The complaint alleges that “Investors who sold shares of Twitter stock between March 24, 2022, when Musk was required to have disclosed his Twitter ownership, and before the actual April 4, 2022, disclosure, missed the resulting share price increase as the market reacted to Musk’s purchases and were damaged thereby.”

 

The complaint also alleges that “By failing to disclose his ownership stake … Musk was able to acquire shares of Twitter less expensively during the class period.” The complaint alleges (in paragraph 38) that Musk “saved approximately $143 million on his Twitter purchases by delaying the filing of the required Schedule 13 G/D and purchasing additional shares at deflated prices.”

 

The complaint alleges that Musk violated Section 10(b) of the Securities Exchange Act of 1934 and Rule 10b-5 thereunder.

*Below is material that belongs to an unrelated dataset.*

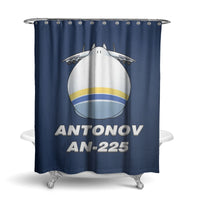 Thumbnail for Antonov AN-225 (20) Designed Shower Curtains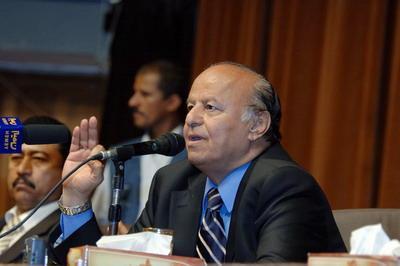 Almotamar Net - Vice President (VP) of the Republic Abid Rabu Mansour Hadi on Sunday affirmed that the new Yemen is that of unity, republican system and democracy and that none affect or trespass the order and law. He said the Yemeni people will not allow any impingement of these constants.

The complaint seeks to recover damages on behalf of the class.

 

All of the details about the timing of Musk’s SEC filings are reported in an April 5, 2022 Wall Street Journal article (here), which also suggests that Musk’s supposed delayed filing of the Schedule 13 could get Musk in hot water with the SEC.

 

Discussion

The complaint is short – it weighs in at just ten pages. It is interesting and unusual in that it purports to represent not a class of purchasers who bought the shares of the company involved, but rather on behalf of persons who sold the shares of the company involved. Their allegation is basically that they would have realized a larger amount from their sales if Musk had filed his form with the plaintiffs say he should have.

 

The complaint is also interesting because instead of a long list of defendants, as is often the case with securities class action complaints, it names only one defendant, Musk himself. Twitter itself is not named as a defendant.

 

For students of D&O claims, the capacity in which Musk is named as a defendant is also interesting. Musk is not named in his capacity as a director or officer of any of his other companies. He is not named in any corporate capacity at Twitter, either. Musk is named solely in his capacity as an individual — that is, as an investor in and shareholder of Twitter. All else equal and assuming customary insurance arrangements, there likely would not be insurance coverage available for Musk under Twitter’s insurance, nor under any insurance that any of his other companies might maintain. As the world’s richest man, the availability of D&O insurance may not be Musk’s first concern, but the circumstances alleged in the claim do present an interesting example of the significance of capacity for purposes of establishing D&O insurance coverage.

 

Anyway, this is an interesting situation. I suspect that before all is said and done, a lot more interesting things are going to happen. Watch this space for future blog posts.